- Passage
+ + + + +
The first time half the party teleports into the ground and winds up dead they will think twice about trying it again. 3e broke teleport, they broke it bad. And the only really good cure is to go back to 2e's teleport.

On the other hand let people being scryed on get a creepy feeling and a wisdom or spellcraft check to know they are being looked at. The spell does say you have to study the area for an hour, thats plenty of time for a BBEG to prepare.

Additionally according to the 3.5 SRD scrying has several downsides. Including that the target gets a will save. If he succeeds the spell simply fails. Not to mention the material focus. Wizards need a large mirror. Druids need a pool of calm water. These things may not be easy to come across.

In addition let a few BBEG's have specail illusions set up so that people scrying on them see one thing and teleport to another. Like seeing the BBEG in a large roman bath all butt naked and unarmed with slave girls all around making him... happy. But its an illusion for scrying, people who teleport to that location really end up in a dungeon or a pool of lava. There are many spells for players, those arent the only spells in the world. People defending places or creating things will certainly have many spells that will never be usefull to players. Let them access these spells. The players will never memorize them. Doesnt mean body gaurds and security experts or beast masters wont.
+ + + + +
- Dataset entries
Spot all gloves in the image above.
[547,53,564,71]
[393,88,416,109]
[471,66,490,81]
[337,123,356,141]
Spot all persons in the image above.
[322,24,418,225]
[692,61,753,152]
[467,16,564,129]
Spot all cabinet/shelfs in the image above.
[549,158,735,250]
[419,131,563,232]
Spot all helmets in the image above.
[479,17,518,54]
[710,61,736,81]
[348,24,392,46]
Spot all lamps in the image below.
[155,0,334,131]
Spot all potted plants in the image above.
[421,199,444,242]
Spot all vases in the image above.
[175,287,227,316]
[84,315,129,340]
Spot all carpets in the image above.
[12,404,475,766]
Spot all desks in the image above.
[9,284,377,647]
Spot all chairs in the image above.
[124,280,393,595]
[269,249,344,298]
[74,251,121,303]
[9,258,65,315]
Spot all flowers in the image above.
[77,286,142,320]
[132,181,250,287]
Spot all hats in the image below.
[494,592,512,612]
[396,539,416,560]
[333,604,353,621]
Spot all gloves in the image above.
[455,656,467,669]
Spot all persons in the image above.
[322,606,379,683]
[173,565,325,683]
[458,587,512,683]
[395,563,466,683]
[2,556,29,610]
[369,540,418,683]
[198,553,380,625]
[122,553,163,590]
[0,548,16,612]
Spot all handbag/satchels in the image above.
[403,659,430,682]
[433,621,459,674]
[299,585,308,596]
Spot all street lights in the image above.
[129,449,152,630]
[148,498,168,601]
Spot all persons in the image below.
+ + + + +
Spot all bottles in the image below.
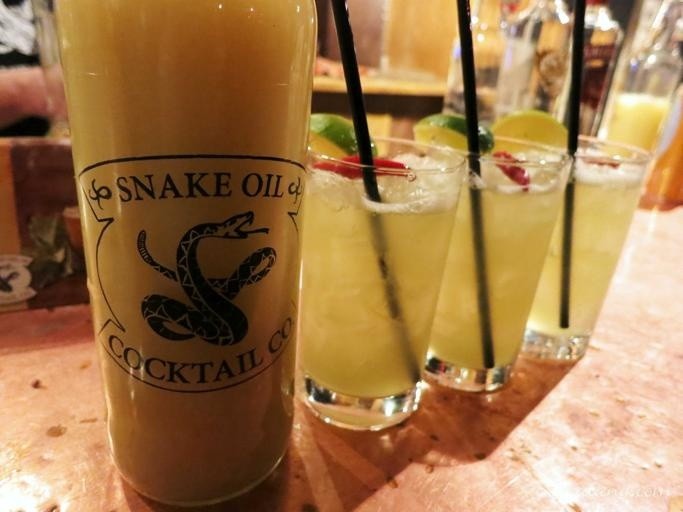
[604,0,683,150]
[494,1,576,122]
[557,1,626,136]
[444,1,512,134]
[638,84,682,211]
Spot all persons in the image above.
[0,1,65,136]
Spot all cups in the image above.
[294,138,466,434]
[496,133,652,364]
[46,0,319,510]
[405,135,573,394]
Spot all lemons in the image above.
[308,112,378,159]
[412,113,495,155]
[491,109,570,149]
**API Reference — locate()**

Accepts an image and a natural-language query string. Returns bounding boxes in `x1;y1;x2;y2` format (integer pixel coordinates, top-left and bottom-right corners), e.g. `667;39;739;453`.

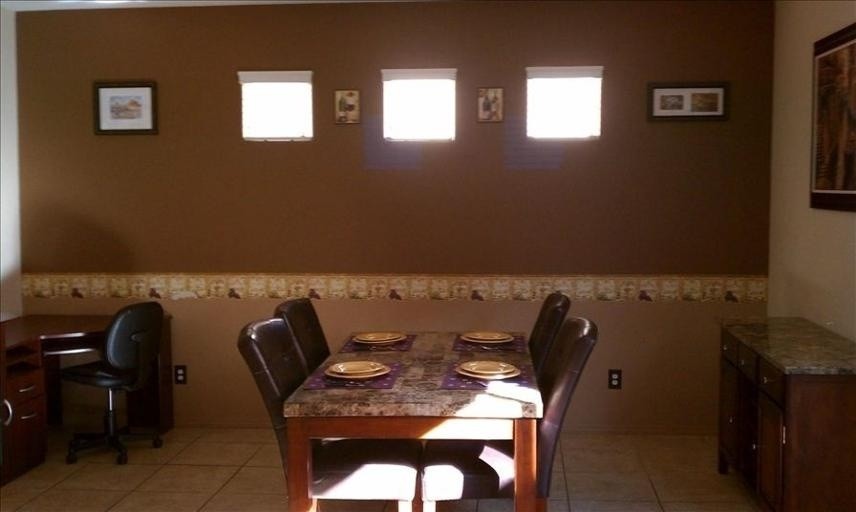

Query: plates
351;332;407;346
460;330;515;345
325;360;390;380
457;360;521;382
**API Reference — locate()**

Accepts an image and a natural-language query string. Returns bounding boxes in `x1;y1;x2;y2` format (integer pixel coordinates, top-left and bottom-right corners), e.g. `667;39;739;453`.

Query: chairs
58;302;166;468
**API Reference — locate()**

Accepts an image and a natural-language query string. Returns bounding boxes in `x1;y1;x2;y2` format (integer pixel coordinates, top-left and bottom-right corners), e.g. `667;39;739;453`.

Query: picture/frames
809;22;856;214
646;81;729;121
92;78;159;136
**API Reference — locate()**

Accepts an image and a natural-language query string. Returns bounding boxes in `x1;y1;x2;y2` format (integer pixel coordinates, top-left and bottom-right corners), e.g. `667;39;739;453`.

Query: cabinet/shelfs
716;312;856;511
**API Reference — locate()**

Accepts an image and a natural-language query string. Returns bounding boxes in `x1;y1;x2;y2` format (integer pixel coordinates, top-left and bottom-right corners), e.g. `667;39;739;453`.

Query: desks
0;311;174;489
+ + + + +
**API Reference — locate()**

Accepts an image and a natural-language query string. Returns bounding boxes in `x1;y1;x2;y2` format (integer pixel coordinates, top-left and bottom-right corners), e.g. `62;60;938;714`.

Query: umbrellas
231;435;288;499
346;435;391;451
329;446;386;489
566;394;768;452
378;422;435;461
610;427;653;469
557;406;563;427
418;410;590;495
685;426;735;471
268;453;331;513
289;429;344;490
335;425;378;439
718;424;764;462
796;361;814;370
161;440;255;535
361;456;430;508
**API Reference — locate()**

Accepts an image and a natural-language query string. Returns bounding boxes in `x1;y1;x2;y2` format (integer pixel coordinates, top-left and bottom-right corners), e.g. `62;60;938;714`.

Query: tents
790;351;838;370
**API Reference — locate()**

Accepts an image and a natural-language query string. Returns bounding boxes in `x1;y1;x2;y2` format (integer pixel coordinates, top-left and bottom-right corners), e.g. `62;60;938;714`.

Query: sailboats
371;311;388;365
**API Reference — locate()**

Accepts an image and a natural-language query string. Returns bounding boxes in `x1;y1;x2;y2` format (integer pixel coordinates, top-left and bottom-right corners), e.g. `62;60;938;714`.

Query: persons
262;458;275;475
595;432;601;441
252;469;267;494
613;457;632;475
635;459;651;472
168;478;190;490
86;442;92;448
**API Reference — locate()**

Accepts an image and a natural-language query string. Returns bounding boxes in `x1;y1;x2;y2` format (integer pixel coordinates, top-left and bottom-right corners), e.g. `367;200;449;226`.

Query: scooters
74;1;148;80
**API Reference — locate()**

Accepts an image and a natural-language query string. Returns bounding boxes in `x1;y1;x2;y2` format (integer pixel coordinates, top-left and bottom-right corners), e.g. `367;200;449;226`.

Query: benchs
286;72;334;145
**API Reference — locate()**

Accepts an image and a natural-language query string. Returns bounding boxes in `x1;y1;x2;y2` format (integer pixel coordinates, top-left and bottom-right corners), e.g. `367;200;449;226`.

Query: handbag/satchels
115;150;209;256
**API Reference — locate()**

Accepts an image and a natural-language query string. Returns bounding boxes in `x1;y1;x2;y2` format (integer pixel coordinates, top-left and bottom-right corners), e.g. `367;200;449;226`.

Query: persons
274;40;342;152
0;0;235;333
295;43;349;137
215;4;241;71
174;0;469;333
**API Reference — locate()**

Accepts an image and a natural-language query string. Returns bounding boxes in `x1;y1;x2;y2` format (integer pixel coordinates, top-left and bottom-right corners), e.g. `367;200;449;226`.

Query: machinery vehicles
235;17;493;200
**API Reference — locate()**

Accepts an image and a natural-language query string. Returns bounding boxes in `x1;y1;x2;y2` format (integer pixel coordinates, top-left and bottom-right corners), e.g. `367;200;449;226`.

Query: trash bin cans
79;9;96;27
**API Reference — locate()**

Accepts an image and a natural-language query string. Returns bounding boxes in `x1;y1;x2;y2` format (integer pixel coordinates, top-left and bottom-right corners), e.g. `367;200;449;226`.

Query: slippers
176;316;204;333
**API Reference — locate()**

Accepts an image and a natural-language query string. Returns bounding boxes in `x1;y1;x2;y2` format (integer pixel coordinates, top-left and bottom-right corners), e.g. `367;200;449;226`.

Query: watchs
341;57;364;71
+ + + + +
- Your instructions
Please list every edition of the game named in the passage about teleport and scrying.

- Solution for this exercise
3e, 2e, 3.5